Provided text –
Why We’re Switching to gRPC

677 阅读4分钟
原文链接: eng.fromatob.com

When you use a microservice-style architecture, one pretty fundamental decision you need to make is: how do your services talk to each other? The default choice seems to be to send JSON over HTTP – using so-called REST APIs, although most people don’t quite take the REST principles seriously. At fromAtoB, this is how we started, but more recently we decided to make gRPC our standard.

gRPC is a system for remote procedure calls that was developed at Google and is now open-source. Although it’s been around for several years, I haven’t found much online about why people are or aren’t using it, so I decided to write an article explaining our reasons for using gRPC.

The obvious advantage of gRPC is that it uses an efficient binary encoding, which can make it faster than JSON/HTTP. While more speed is always welcome, there are two aspects that were more important for us: clear interface specifications and support for streaming.

gRPC interface specifications

When you create a new gRPC service, the first step is always to define the interface in a .proto file. The code below shows what that looks like – it’s a simplified version of a small part of our own API. The example defines a single remote procedure call “Lookup” and types for its input and output.

syntax = "proto3";

package fromatob;

// FromAtoB is a simplified version of fromAtoB’s backend API.
service FromAtoB {
	rpc Lookup(LookupRequest) returns (Coordinate) {}
}

// A LookupRequest is a request to look up the coordinates for a city by name.
message LookupRequest {
	string name = 1;
}

// A Coordinate identifies a location on Earth by latitude and longitude.
message Coordinate {
	// Latitude is the degrees latitude of the location, in the range [-90, 90].
	double latitude = 1;

	// Longitude is the degrees longitude of the location, in the range [-180, 180].
	double longitude = 2;
}

With this file, you can then generate client and server code using the protoc compiler, and you can start writing code that provides or consumes the API.

So, why is this a good thing, and not just extra work? Take another look at the code sample above. Even if you’ve never used gRPC or Protocol Buffers, it’s pretty readable: for example, it’s clear that to make a Lookup request you should send a name, which is a string, and you’ll get back a Coordinate, which consists of latitude and longitude. In fact, once you’ve added some simple comments, like in the example, the .proto file is the API documentation for your service.

Record list –
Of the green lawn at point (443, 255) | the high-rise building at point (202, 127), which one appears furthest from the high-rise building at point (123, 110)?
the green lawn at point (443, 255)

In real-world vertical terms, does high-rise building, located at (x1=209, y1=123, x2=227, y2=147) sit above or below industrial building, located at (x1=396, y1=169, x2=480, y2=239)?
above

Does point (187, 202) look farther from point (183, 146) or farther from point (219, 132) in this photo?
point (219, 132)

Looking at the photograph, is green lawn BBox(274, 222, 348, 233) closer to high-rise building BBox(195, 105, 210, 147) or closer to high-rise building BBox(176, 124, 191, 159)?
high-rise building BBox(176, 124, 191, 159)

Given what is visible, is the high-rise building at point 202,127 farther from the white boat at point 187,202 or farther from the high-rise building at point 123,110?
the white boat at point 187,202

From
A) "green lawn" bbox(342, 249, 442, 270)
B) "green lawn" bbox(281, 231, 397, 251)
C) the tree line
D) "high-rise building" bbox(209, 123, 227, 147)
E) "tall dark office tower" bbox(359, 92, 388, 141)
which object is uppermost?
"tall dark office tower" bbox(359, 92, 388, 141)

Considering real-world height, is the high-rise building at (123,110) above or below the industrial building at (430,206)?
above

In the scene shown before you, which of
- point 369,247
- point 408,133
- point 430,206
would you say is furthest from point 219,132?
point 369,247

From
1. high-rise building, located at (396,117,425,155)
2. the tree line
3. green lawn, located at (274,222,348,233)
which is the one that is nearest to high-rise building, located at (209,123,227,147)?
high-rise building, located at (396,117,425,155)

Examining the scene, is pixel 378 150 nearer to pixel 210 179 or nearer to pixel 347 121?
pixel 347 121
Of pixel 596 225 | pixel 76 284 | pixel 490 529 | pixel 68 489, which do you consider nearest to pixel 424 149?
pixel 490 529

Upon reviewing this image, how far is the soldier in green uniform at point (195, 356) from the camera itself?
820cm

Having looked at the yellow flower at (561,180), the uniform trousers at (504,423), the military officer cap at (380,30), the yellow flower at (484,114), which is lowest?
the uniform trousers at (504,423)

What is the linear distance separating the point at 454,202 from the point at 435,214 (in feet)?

Directives –
a) Reproduce the passage of the gRPC article starting at "double latitude = 1;" and ending at "consumes the API.".
b) Summarize the gRPC article in two sentences.
The records are a separate body of material from the gRPC article.

Solutions by task –
a)
double latitude = 1;

	// Longitude is the degrees longitude of the location, in the range [-180, 180].
	double longitude = 2;
}

With this file, you can then generate client and server code using the protoc compiler, and you can start writing code that provides or consumes the API.

b) fromAtoB began by having its services exchange JSON over HTTP but has since made gRPC, an open-source remote procedure call system developed at Google, its standard. Although gRPC's binary encoding can make it faster, the team valued its clear interface specifications and streaming support more: each service's interface is defined in a readable .proto file that generates client and server code and, with simple comments, serves as the API documentation.